天下の句は、もちろん、子規を詠んだものである。碧梧桐は後継者として指名されなかったものの、終生子規を師と仰いだ。子規の晩年には看病のため、子規庵の近くに住み、『子規之第一歩』『子規を語る』『子規言行録』などを出版した。自分の師の句を天下の句と呼ぶのはどんな気持ちなのだろう。
その心境に至る日が、わたしにも来るのだろうか。

又たたゞの一人になりぬさみだれん
忘れたいことの又たあたふたと菜の花が咲く
雪がちらつく青空の又た此頃の空

三句の共通点にお気づきだろうか。
碧梧桐の句にはしばしば「又」が使われるのだが、一句目はいきなり「又」と始まる。「陸奥板留温泉にて留別」と詞書があるこの句は三千里の旅のなかで詠まれたもの。陸奥のひとたちとともに俳句を詠む日々は終わり、自分はまた旅人に戻るときが来たのだ。この冷たい雨のなか、ただの、ただ一人の旅人に戻ろう。さみだれんは「五月雨ん」であり、「さ乱れん」でもある。
二句目の「あたふた」は慌てふためいているのではなく、たくさんの菜の花がいちめんに咲いているという意味である。忘れたいはずなのに、かえって忘れたいという気持ちのせいで記憶がより深く刻まれてしまう。ちょっとしたことがきっかけで、ドミノが倒れていくように記憶が蘇ってしまう。それはまるで眼前の菜の花畑のような鮮明さで。
わたしは碧梧桐の「又」の句はどれも好きなのだが、三句目は特に好きな句。七七七のリズムをぜひ声に出して読んでいただきたい。声に出してみると「又た」の後にたっぷりの間が生まれる。この間は気付きであり、今日という日を生きていることの喜びでもある。

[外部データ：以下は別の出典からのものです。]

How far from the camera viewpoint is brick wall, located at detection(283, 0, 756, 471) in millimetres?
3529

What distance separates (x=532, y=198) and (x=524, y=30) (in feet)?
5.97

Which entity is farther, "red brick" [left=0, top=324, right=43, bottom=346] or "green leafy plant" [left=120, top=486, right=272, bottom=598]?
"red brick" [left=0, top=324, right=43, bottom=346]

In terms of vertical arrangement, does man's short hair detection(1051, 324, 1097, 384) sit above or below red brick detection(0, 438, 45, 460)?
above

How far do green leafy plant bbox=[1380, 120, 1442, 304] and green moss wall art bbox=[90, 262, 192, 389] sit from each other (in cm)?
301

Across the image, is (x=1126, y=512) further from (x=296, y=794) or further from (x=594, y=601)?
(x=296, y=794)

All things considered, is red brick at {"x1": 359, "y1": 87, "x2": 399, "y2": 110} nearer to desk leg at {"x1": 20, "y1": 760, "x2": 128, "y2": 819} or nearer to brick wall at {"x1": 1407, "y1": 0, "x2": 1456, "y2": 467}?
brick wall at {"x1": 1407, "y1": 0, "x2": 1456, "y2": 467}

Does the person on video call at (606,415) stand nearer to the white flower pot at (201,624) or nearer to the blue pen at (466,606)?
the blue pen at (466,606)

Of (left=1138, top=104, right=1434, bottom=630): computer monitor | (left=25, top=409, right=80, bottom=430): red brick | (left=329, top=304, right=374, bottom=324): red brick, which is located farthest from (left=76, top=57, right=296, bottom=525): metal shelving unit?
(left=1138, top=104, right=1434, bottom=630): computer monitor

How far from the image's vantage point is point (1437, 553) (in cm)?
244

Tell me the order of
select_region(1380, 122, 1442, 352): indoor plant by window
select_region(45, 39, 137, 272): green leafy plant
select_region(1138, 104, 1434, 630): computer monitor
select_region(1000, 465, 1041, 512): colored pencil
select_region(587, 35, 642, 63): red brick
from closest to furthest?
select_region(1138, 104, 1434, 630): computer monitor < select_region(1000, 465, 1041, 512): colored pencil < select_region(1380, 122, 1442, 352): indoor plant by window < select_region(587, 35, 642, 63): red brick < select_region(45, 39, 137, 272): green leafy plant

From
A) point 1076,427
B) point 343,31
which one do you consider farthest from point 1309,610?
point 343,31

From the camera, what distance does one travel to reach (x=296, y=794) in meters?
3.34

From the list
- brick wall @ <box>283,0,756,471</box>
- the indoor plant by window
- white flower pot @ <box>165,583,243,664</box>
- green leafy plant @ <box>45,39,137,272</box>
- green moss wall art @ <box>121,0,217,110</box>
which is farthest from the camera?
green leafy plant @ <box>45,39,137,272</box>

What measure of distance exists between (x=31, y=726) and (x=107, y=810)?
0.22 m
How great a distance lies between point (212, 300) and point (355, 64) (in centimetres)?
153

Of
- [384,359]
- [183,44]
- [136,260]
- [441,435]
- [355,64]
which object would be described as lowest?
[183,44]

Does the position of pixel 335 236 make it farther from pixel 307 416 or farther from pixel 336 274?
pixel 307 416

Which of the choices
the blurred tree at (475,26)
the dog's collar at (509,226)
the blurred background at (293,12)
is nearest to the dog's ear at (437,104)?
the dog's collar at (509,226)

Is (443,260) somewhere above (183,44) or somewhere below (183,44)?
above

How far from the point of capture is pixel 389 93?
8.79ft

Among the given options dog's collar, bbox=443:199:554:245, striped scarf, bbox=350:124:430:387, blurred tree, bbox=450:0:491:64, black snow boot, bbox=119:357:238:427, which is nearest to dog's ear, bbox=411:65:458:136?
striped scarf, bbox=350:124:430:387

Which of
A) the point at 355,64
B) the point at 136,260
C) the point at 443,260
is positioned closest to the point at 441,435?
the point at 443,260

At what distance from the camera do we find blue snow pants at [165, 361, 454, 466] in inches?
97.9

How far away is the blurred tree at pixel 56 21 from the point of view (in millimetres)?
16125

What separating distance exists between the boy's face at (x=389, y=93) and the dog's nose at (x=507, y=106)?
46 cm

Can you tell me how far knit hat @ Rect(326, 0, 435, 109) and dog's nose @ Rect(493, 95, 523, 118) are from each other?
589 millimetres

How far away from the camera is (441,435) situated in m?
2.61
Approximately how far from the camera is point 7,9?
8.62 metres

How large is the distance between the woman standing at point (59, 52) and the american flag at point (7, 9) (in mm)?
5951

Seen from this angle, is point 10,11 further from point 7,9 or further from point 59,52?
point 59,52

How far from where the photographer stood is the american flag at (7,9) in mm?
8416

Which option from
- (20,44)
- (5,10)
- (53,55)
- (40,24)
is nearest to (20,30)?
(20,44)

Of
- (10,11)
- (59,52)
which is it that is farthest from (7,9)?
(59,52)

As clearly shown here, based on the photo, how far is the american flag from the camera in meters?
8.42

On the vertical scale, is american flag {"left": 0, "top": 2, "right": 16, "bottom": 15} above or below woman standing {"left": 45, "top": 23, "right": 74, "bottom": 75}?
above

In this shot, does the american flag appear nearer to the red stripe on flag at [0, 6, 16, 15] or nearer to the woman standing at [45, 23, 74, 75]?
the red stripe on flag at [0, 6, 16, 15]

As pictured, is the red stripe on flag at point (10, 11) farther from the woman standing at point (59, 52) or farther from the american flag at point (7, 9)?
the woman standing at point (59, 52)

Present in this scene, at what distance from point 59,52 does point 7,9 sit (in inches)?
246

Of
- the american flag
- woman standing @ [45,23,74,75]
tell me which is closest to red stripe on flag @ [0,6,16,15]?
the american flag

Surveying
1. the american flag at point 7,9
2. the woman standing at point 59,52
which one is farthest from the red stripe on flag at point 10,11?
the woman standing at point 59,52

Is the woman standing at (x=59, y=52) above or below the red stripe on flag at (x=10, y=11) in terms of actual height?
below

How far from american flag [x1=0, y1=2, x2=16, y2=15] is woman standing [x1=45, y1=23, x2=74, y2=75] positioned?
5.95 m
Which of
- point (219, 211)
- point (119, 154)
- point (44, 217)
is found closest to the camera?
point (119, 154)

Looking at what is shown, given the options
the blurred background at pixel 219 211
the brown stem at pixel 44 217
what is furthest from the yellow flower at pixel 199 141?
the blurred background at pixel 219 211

碧梧桐は、俳句の新しい表現方法をあるものに見出した。「ルビ」である。

どうやら築かれた八重桜ハナ躑躅ハナ庭梅ハナをさはるに
白猫オマヘ友猫ツレなうて来るその鼻声コエ鼻黒が痩せて腰骨フリ

花を見るとつい触りたくなってしまうのはわたしだけだろうか。失礼があってはいけないので「失礼いたします」と一声かけて花に触れる。これが花の体温。八重桜、躑躅、庭梅。どれも異なる花であるのに「ハナ」と呼ばれる不思議。わたしたち、ヒトもまた。
白猫と書いて「オマヘ」、友猫と書いて「ツレ」。仲良しなのは猫たちだけではない、呼びかけている作中主体も猫たちと仲良し。作中主体はやさしげな、あたたかな眼差しを猫たちに向けている。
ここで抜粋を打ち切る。